University of Alabama at Birmingham Hoover, AL, United States
Jeffrey Curtis1, Yujie Su2, Michael george3, Cassie Clinton2, Patrick Stewart4, Tim Buekelman5 and Fenglong Xie2, 1Division of Clinical Immunology & Rheumatology, University of Alabama at Birmingham, Birmingham, AL, 2University of Alabama at Birmingham, Birmingham, AL, 3UPENN, Philadelphia, PA, 4Bendcare, Boca Raton, FL, 5FASTER, Hoover, AL
Background/Purpose: New user designs are standard in many pharmacoepidemiology studies, but a first prescription appearance in electronic health record (EHR) data may not always represent a new medication start. The optimal implementation of new user designs in single-specialty EHR data is unknown.
Methods: We identified patients with new prescriptions for biologics or janus kinase inhibitors (JAKi) for RA or spondyloarthritis ordered by rheumatologists in the Illumination Health Real-World Evidence Platform (EHR data) linked to either fee-for-service Medicare or commercial health plan data (claims data). The first prescription observed in the EHR data for each medication anchored the index date. Drugs reported by the patient as part of medication reconciliation (one of the most adopted quality measures, MIPS #130) that preceded the first observed prescription in the EHR data were excluded. We tested 6 new user definitions that required a rheumatologist office visit, any prescription in the EHR data, or both, occurring in the EHR ≥ 12, or ≥ 24 months prior to index. We evaluated the positive predictive values (PPV) of the EHR new user definitions using an absence of previous prescription fills in claims data as the gold standard for determining whether prescriptions were truly new medication starts, using a 12-month baseline period and also an "all-available" lookback period prior to index (minimum of 12 months). For reference purposes, we also evaluated the amount of misclassification occurring if patient reported medications were not excluded.
Results: There were 7,478 medication initiations in patients linked to Medicare (mean[SD] patient age 69.6[10.4] years, 78.7% women) and 1,981 in patients linked to commercial claims (mean[SD] patient age 64.9[12.6] years, 78.6% women). Most patients in the cohort (81% Medicare, 75% Commercial) had RA. In Medicare and commercial health plan data, the mean(SD) years of prior claims data was 5.8(3.7) (Medicare) and 4.8(3.2) (commercial), and patients had previously filled a mean(SD) of 0.9(1.1) and 0.9(1.0) biologics or tsDMARDs, respectively. The PPVs of the 6 new user definitions ranged from 85-98% vs a fixed 12m claims-based gold standard, and 86-93% vs an "all-available data" claims-based gold standard in Medicare-linked patients (Table). PPVs ranged from 95-97% (vs fixed 12m claims-based gold standard) and 92-95% (vs all-available claims-based gold standard) in commercially insured patients. Compared to an EHR new user definition that only required a rheumatologist visit ≥12 months before new medication use, requiring both visits and medications, or using 24-month EHR baseline, increased PPVs by only 1-3% in both datasets with appreciable loss in sample size.

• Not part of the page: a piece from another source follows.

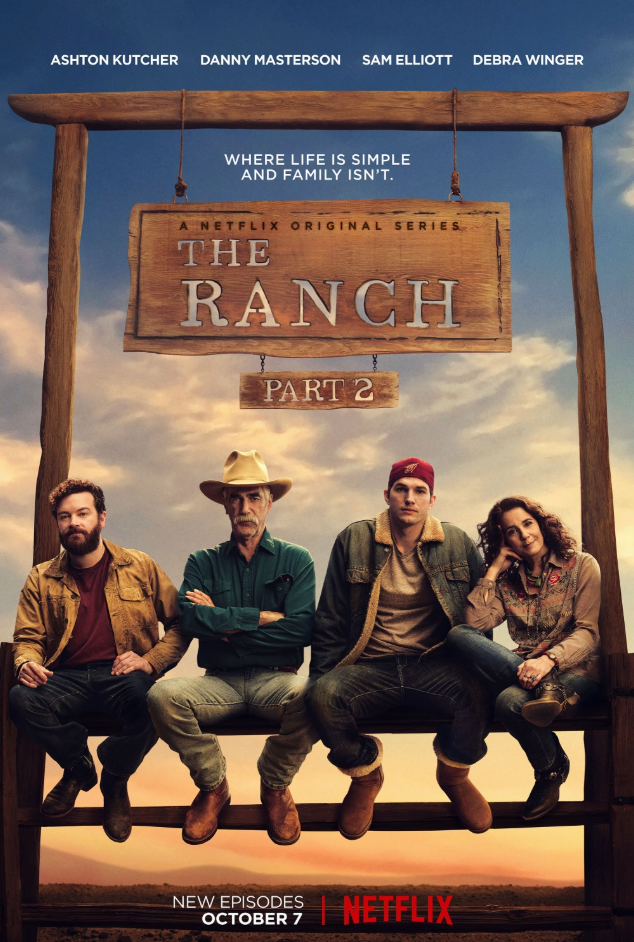 Sitcom mettant en scène la famille Bennett qui gère un ranch dans le Colorado, The Ranch est une série assez sympathique, mais, qui nécessite un petit effort pour aller au-delà des premiers épisodes.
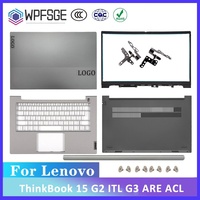 NEW Original Replace Laptop Case For Lenovo Thinkbook 15 G2 ITL ARE G3 ACL ITL LCD Back Cover Front Bezel Palmrest Bottom Case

Conclusion: A new user definition for EHR data that requires ≥1 rheumatologist visit at least 12 months before first drug mention is a valid approach to identify new medication users. Although less accurate, excluding medications based only on patient-reported medication information collected during medication reconciliation also showed good performance with increased sample size.
Disclosures: J. Curtis, Amgen, Bristol-Myers Squibb (BMS), CorEvitas, IlluminationHealth, Janssen, Lilly, Myriad, Novartis, Pfizer, Sanofi, UCB, Aqtual, Bendcare, FASTER, GlaxoSmithKlein (GSK), Labcorp, Scipher, Setpoint, United Rheumatology, AbbVie, ArthritisPower; Y. Su, None; M. george, AbbVie/Abbott, GlaxoSmithKlein(GSK); C. Clinton, None; P. Stewart, None; T. Buekelman, UCB, Novartis; F. Xie, Bendcare.